So really you want a robot that you can teach yourself. That’s probably going to need an efficient and easy way to teach the robot. In an ideal world, we could have access to effectively infinite data, which is how large language models emerged, because there’s not infinite language data but certainly a huge amount of language data that’s constantly growing.

But we don’t have that in robotics. So it’s a much harder problem. We probably can’t just use the same ideologies that we used in training large language models in robotics. We’ve got to think more carefully about the efficiency of those algorithms.

John Koetsier

For LLMs, we have this technology called the internet where there are trillions or quadrillions of words out there that people can grab and start learning from. It’s a little different in robotics. That data is a little closer held.

Edward Johns

Yeah.

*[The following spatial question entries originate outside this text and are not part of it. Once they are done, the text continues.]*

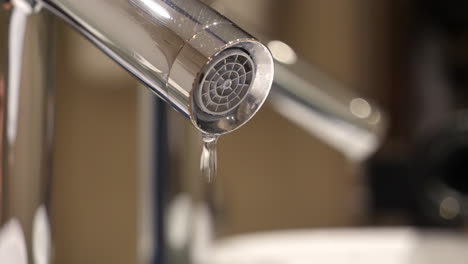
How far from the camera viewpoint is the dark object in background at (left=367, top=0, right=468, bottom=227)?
767 millimetres

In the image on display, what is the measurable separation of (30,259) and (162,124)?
0.12 metres

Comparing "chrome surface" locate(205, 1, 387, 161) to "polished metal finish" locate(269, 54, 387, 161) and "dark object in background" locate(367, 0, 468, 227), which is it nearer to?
"polished metal finish" locate(269, 54, 387, 161)

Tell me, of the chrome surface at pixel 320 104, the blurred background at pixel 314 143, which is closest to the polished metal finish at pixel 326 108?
the chrome surface at pixel 320 104

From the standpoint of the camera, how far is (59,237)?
33.8 inches

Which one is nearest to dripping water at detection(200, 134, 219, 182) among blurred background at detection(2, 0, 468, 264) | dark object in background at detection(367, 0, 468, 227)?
blurred background at detection(2, 0, 468, 264)

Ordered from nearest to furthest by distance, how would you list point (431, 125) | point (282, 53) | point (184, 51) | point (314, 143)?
point (184, 51) → point (282, 53) → point (431, 125) → point (314, 143)

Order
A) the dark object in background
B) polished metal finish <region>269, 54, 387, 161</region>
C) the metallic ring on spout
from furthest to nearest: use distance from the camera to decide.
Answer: the dark object in background
polished metal finish <region>269, 54, 387, 161</region>
the metallic ring on spout

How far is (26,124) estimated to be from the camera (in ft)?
→ 0.62

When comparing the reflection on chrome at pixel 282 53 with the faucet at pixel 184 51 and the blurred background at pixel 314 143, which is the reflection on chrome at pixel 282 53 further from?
the blurred background at pixel 314 143

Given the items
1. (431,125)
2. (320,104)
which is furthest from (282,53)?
(431,125)

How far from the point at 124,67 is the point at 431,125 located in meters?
0.68

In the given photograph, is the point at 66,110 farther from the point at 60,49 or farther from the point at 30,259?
the point at 30,259

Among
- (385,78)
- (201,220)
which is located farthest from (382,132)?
(385,78)

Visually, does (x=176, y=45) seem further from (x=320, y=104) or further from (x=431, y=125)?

With language models, the data was already there before people found a use for it in AI. In robotics, the data is only going to be there after people have found a use for robotics, if you’re going to go down that route of deploying robots in the real world to collect that data.

That approach creates a bit of a chicken-and-egg problem. How do you get that robot deployed meaningfully and at scale in order to collect enough data to do the task that the person would have bought the robot for in the first place? It’s not guaranteed that that approach will happen.

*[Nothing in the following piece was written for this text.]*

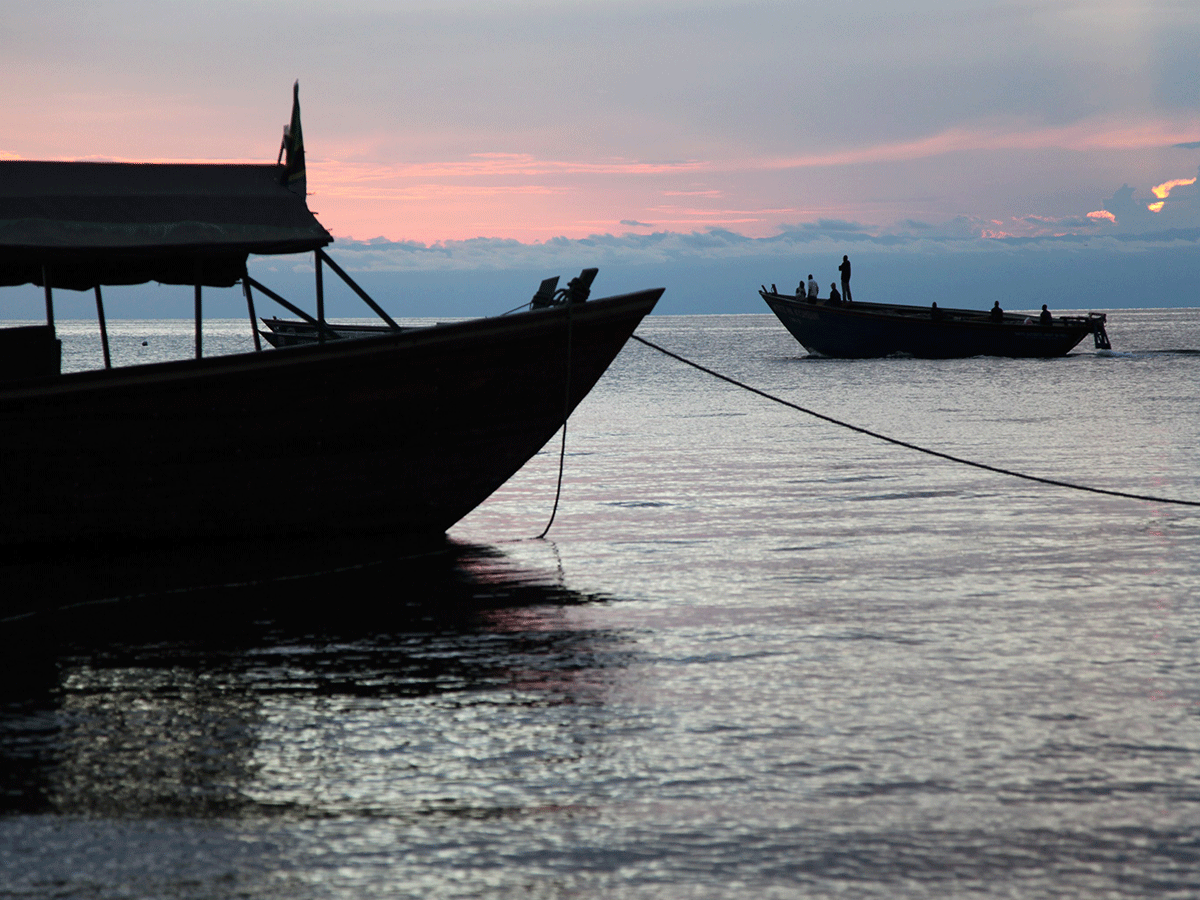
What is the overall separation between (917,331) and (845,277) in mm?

A more guaranteed approach may be to make it easier for end users to deploy robots in the first place without having to solve that chicken-and-egg problem themselves.

John Koetsier

If you think of an employer-employee or person-to-person analogy, I can train somebody to do something that I know how to do, and I should be able to train my robot to do something that it didn’t know how to do when it left the factory. This would allow it. This is somewhat prompt-based, correct, your method of training?

Edward Johns

There are a couple of works coming out from our lab over the last year. One of them we’ve just mentioned, which is the “Learning 1,000 Tasks in a Day” project. Another work that we published last year was called Instant Policy. This is a method based on in-context learning.

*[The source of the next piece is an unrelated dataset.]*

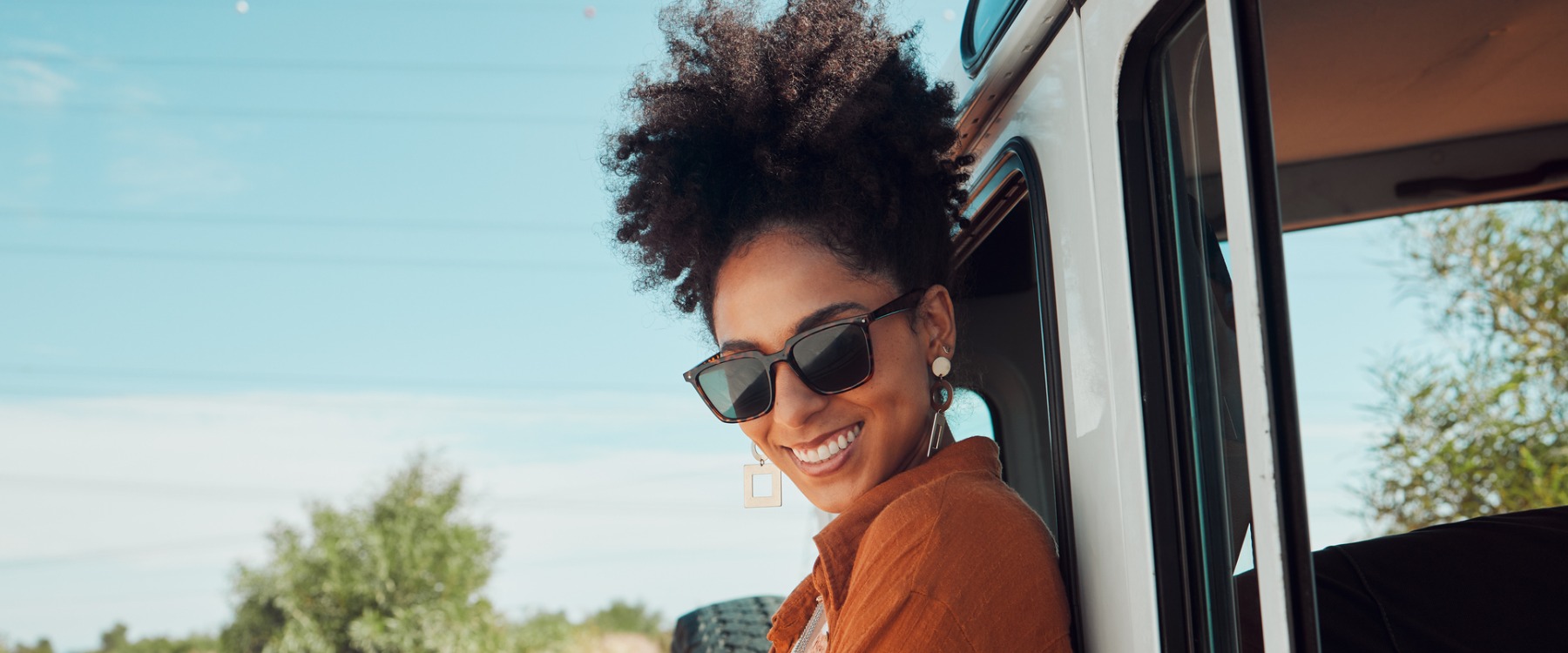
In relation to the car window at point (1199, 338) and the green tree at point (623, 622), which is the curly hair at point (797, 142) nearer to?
the car window at point (1199, 338)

It’s a big neural network that we’ve trained with simulated data, and we can prompt that network with a demonstration. A little bit like you would prompt a language model with some text, we can prompt that network with a demonstration. It does a forward pass through the network and outputs the appropriate action.

Because it learns instantly, you as the end user become in control of it, and you can become creative and playful with all the different applications you find for it. It’s a sort of ChatGPT version of imitation learning where you can prompt it with your own demonstration and the robot will learn that task right away.

The thousand-tasks work was a different kind of method. It wasn’t really based on prompting in that same way. It was more based on decomposing trajectories into alignment and interaction phases.

John Koetsier

If you go prompt-based, does that mean it’s probabilistic rather than deterministic, and could that cause some challenges in the future?

Edward Johns

It is probabilistic to a certain extent. But as long as your training data captures the right kinds of distributions that you want the robot to output, then that’s fine.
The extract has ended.